Carta Mensal – Julho 2025

Tempo de leitura: 3 Min

Nessa carta faremos um apanhado geral de como se comportaram os diferentes ativos em Julho bem como seu retorno acumulado em 2025. Para efeitos didáticos, podemos considerar:

IMAB11 – Índice de ativos de renda fixa atrelados à inflação

IDKA11 – Índice de renda fixa prefixada de 3 anos

IFIX – Índice de fundos imobiliários

A tabela abaixo mostra o rendimento dos ativos em Julho e acumulado de 2025. 

Fonte: Origami Investimentos

Podemos observar claramente que Julho foi um mês complicado para os ativos. Tivemos quedas significativas nos títulos de inflação, Ibovespa e fundos imobiliários. Por outro lado, o dólar valorizou +2,68% frente ao real, completando o quadro de ambiente desfavorável aos ativos brasileiros.

Colocando em termos claros: quem tomou risco perdeu dinheiro. Julho foi um mês que beneficiou carteiras conservadoras, com posição em CDI e dólar.

O ambiente doméstico está com muita incerteza, derivado principalmente de questões relacionadas ao descontrole fiscal do governo, bem como a antecipação da volatilidade das eleições presidenciais de 2026.

O ambiente internacional permanece instável, agravado ainda mais para o Brasil por conta dos depoimentos e tarifas impostos por Trump.

Por outro lado, quando observamos o comportamento dos diferentes ativos no acumulado de 2025, o cenário muda. Podemos observar que até o final de Julho o ano tem beneficiado carteiras mais arrojadas, com os ativos de risco se valorizando mais do que o CDI e o dólar perdendo força frente ao real.

● **CONJUNTO DE DADOS**
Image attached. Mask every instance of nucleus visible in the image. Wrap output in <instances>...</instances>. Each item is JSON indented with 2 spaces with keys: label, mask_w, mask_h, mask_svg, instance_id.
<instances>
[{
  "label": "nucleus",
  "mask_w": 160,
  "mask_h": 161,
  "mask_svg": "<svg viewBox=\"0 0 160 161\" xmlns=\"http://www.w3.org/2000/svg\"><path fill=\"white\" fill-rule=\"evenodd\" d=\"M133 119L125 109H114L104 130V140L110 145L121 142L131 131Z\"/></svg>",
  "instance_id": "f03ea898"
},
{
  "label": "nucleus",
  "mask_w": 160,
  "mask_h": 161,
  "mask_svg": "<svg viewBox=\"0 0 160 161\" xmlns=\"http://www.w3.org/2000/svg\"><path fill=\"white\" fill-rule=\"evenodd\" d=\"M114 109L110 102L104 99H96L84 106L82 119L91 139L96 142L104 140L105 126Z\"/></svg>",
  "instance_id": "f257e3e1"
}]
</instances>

● **INSTRUÇÕES DAS TAREFAS**
[1] Responda com base na carta mensal:
(a) Quanto o dólar valorizou frente ao real em julho?
(b) Que índice representa a renda fixa prefixada de 3 anos?
(c) No acumulado de 2025 até o final de julho, que tipo de carteira tem sido beneficiado?
[2] Retome a carta mensal sobre os ativos em julho de 2025 a partir do ponto em que ela termina.

● **RESPOSTAS DAS TAREFAS**
[1]
(a) +2,68%.
(b) O IDKA11.
(c) Carteiras mais arrojadas.

[2]
Rendimento dos ativos em 2025 (Jan-Jul). Fonte: Origami Investimentos

É preciso destacar a queda de 9% do dólar, bem como as expressivas valorizações de 12%, 11% e 9% do IDKA, Ibovespa e IFIX, respectivamente. O CDI, por outro lado, já rende 7,7% no ano e permanece com um carrego muito interessante, com juros nominais de 15% e inflação lentamente convergindo para dentro da faixa de meta de inflação do BC (1,5% a 4,5%).

Bons negócios são feitos em momentos de incerteza, e a incerteza se traduz em volatilidade no mercado financeiro. O prêmio de risco dos ativos brasileiros permanece bastante elevado frente à média histórica, e permanecemos confiantes de que os investidores que forem resilientes vão colher os frutos no futuro.

Na janela de 15 anos o CDI rendeu, aproximadamente, IPCA+3%. No momento atual podemos comprar títulos de inflação de IPCA+7% a 9%, dependendo do perfil de risco do título. É uma gordura muito relevante e que deve ser aproveitada pelos investidores, principalmente os mais arrojados e que podem investir para o longo prazo (5+ anos). Esses títulos de inflação variam no curto prazo, é a volatilidade. Porém, no vencimento, teremos a taxa contratada, que tende a ficar muito acima do CDI do período e com uma grande vantagem: protege o investidor caso haja picos de inflação no Brasil.

O múltiplo Preço/Lucro da bolsa permanece em patamares bastante baixos se comparado com sua média histórica. As grandes empresas estão com endividamento controlado e gerando bastante caixa, distribuindo dividendos recordes.

O dólar está aproximadamente 15% sobrevalorizado em relação ao seu preço teórico justo de acordo com a teoria da paridade do poder de compra. Temos aproveitado a queda de 9% no ano para aumentar a posição em dólar dos clientes, principalmente aqueles que ainda estão subalocados. Exposição a moeda forte deve ser um dos pilares de uma boa carteira de investimentos, e a proteção contra um ambiente de instabilidade institucional brasileira é através do dólar.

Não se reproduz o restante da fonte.